Amazon Linux 2 server monitoring

Sergey_Kuyanov · January 8, 2021, 5:27pm

Hello. I am new in Kibana.
The problem is that I installed an ELK stack on the Ubuntu 20.04 server.
I have no problem getting any logs from all of my other servers regardless of the operating system they are using.
However, I am have problems with the filebeat modules and dashboards that came with it.
For example [Filebeat System] Syslog dashboard ECS everything works fine with Ubuntu servers, but with Amazon Linux 2 servers I get correct data only from the syslog board. Sudo commands and SSH logins do not return anything.
It's the same with Redis and mongodb dashboards.
Somehow I managed to get the nginx dashboard to work.
My setup looks like this:
Master server monitoring with ELK and filebeat installed.
The monitoring target are on other servers under the direction of the amazon linux 1 2, and ubuntu 16 18 20. they have filebeat 7.10 installed on them, which transmits data to the logstash to the main server.
On master server i have 2 config files to logstash input/output.

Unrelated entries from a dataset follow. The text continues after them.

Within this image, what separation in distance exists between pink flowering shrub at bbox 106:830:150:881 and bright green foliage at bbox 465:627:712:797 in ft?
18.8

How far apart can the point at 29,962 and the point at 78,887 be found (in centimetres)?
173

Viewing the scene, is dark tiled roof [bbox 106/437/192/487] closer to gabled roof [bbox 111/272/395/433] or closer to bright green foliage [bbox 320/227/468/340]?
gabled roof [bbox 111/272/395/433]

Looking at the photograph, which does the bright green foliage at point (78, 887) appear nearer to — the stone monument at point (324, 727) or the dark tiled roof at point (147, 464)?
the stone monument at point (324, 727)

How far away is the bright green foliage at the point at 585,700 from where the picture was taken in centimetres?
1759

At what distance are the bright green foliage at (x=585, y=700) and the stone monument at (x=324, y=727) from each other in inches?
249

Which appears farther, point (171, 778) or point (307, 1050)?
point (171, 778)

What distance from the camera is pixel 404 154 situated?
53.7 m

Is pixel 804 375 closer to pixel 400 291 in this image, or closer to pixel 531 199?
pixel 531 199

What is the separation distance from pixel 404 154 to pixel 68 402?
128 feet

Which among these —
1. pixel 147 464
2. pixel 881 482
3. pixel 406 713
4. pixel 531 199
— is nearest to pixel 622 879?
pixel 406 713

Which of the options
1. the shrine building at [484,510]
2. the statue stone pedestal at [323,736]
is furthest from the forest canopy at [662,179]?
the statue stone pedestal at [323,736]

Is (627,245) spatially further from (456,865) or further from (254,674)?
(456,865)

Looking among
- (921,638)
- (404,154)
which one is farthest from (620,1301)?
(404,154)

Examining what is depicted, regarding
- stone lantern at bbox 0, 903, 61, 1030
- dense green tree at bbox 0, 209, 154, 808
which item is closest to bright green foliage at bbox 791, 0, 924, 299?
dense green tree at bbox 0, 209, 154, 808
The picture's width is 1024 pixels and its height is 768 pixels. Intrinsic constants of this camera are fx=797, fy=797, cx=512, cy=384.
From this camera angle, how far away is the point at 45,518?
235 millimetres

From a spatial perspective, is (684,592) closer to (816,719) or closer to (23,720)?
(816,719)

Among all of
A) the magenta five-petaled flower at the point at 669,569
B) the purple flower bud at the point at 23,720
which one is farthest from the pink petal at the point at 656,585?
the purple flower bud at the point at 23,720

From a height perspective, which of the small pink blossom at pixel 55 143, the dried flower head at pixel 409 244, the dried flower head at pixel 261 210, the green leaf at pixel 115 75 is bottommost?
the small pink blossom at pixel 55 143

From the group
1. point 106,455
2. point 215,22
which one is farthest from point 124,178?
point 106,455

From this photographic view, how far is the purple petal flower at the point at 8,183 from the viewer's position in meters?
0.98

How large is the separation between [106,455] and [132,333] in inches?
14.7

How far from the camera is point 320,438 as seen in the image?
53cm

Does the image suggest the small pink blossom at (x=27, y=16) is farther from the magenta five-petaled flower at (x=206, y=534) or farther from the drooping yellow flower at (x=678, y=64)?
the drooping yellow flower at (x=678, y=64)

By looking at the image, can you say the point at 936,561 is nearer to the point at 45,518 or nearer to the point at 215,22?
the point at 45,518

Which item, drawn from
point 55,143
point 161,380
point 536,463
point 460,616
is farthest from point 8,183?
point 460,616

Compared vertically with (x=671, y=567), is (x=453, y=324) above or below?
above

    /etc/logstash/conf.d/02-beats-input.conf
    input {
      beats {
        port => 5044
      }
    }

and

    /etc/logstash/conf.d/30-elasticsearch-output.conf
    output {
      if [@metadata][pipeline] {
        elasticsearch {
        hosts => ["localhost:9200"]
        manage_template => false
        index => "%{[@metadata][beat]}-%{[@metadata][version]}-%{+YYYY.MM.dd}"
        pipeline => "%{[@metadata][pipeline]}"
        }
      } else {
        elasticsearch {
        hosts => ["localhost:9200"]
        manage_template => false
        index => "%{[@metadata][beat]}-%{[@metadata][version]}-%{+YYYY.MM.dd}"
        }
      }
    }

Please tell me what other useful information I can send you. Or correct if I'm doing something wrong.
Thank you. Regards.

cheiligers · January 8, 2021, 7:31pm

@Sergey_Kuyanov Welcome to the community!
I don't see any obvious issues with your setup, especially since nginx seems to work on your Linux servers.

Have you enabled the redis and mongod modules? i.e. are these enabled in your filebeat.yml file?

There's an example on what these settings should be in the filebeat-reference-yml given in the documentation. Note that the link to the docs is for v7.10. I'm not sure what version of the stack you are running.

You might also want to check that all your paths to your logs are correct. There a reference to where those are for different os here.

You might also need to check permissions, they can be a little tricky with different os.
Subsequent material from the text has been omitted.